Create an SQL Query that selects a limit of 10 from table in pyspark-CodePudding

Can anyone help with the following:

I have a csv file with data about the passengers on the titanic. I will put the code that I have so far and then the problem I'm having after.

#Initialise Sparksession and print the shell line to ensure Spark is running 
# You should get a print out something similar to - <pyspark.sql.session.SparkSession object at 0x7f1d98711460>
from pyspark.sql import SparkSession

spark_ex=SparkSession.builder.getOrCreate()
print(spark_ex)


# Print the tables in the catalog
# spark_ex.catalog.listDatabases()
spark_ex.catalog.listTables()


# Import statement for pandas as pd
# import pyspark.sql.functions as sqlfunc
# from pyspark.sql.types import *
# from pyspark.sql import *
# import pyspark.sql.functions as sqlfunc
# import numpy as np
import pandas as pd

# Read in the train.csv using pd.read_csv and assign it to a variable called 'df1'
df1=pd.read_csv('train.csv')

# Create a second dataframe 'df2' by slicing 'df1' with .iloc on an array of [:, 0:4] for the first 4 columns
df2=pd.DataFrame(df1.iloc[:, 0:4]) 

# Pass in the df2 frame into a variable called 'spark_df' using your spark_ex and .createDataFrame
spark_df=spark_ex.createDataFrame(df2)

# Using your now created spark_df dataframe, name the table 'sample_titanic' using .registerTempTable
# spark_df.registerTempTable("sample_titanic")
spark_df.createOrReplaceTempView("sample_titanic") #used this as I read in documentation that the .register is out of use

# Print the spark_df using .show
spark_df.show()

I think that up to this point everything is ok.

But then I am asked to do this:

1# Create a SQL Query that selects a limit of 10 from your Sample Titanic table

2# Assign a variable that ingests the limit 10 query using spark_ex.sql

for 1, the only answer I can find that works is this one: spark_df.limit(10).collect() but from what I understand this is not an SQL Query but none of the SQL queries I have tried have worked.

Set problem 1: Translate this sentence from the PySpark question into Spanish: "I think that up to this point everything is ok."
Set problem 2: Continue the PySpark question about querying the Titanic table from its last sentence.
The data after this point isn't needed.

Data entries:
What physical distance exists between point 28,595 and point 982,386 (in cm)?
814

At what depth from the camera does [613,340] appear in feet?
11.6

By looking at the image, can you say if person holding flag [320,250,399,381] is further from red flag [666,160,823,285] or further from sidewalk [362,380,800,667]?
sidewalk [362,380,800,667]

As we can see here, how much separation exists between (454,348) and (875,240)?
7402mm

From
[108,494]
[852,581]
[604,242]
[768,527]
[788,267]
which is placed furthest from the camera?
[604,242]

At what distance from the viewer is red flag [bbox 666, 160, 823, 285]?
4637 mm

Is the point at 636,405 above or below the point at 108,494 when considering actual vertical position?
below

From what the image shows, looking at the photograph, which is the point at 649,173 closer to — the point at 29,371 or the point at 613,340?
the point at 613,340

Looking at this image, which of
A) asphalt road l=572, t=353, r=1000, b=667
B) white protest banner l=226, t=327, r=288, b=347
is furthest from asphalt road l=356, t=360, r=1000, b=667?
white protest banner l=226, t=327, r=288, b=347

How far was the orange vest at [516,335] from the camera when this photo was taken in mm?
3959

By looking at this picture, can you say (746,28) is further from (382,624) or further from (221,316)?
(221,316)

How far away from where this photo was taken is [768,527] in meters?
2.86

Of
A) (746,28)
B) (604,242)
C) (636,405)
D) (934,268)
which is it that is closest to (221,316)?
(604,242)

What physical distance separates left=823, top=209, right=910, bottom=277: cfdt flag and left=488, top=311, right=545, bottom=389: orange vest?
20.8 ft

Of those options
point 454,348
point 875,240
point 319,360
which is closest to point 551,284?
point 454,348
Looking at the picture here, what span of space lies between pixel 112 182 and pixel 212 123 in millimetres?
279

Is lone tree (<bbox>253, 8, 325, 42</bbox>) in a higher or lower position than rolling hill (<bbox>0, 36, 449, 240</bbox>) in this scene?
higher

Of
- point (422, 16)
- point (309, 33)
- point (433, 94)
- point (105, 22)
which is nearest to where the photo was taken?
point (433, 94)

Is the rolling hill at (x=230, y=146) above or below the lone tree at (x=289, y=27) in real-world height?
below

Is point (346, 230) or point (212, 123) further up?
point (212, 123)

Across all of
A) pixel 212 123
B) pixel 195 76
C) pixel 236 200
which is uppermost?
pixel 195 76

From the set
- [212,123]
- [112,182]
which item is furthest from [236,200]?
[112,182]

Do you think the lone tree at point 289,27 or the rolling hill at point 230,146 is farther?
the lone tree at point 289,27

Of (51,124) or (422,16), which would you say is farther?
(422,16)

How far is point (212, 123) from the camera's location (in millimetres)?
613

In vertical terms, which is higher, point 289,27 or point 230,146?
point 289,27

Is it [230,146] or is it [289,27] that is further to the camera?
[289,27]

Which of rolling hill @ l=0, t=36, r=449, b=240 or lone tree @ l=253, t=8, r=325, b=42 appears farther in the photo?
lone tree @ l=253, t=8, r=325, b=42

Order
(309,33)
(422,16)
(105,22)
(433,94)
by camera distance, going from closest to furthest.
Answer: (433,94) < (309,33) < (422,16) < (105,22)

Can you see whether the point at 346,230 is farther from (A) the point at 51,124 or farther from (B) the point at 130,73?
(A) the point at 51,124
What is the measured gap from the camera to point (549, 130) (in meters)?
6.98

Task response 1: Creo que hasta este punto todo está bien.

Task response 2:
Then for 2 I am totally stumped at what I'm being asked to do and how to do it.

Any help would be much appreciated.

CodePudding user response：

There are four ways (or four APIs) to write Spark SQL code: SQL, Python, Scala, and R. I will only talk about SQL and Python here (Scala and R is pretty as similar as Python)

To use Python "interface", you can refer to this API document http://spark.apache.org/docs/3.0.1/api/python/pyspark.sql.html. An example of this is

df.select('A', 'B').groupBy('A').sum('B').count()

To use SQL "interface", you first have to create a temporary view as you did with spark_df.createOrReplaceTempView("sample_titanic"). From now on, you can write queries like this

spark.sql('select A, B from sample_titanic')

Each of these would return a dataframe that you can use with Python "interface", like this

df2 = df.select('A', 'B')
df3 = spark.sql('...')

Good luck with your assignments :)

CodePudding user response：

This seems to be working. I would love to know what people think:

# Create a SQL Query that selects a limit of 10 from your Sample Titanic table
spark_df.limit(10).collect()

# Assign a variable that ingests the limit 10 query using spark_ex.sql
limit10=spark_ex.createDataFrame(spark_df.limit(10).collect())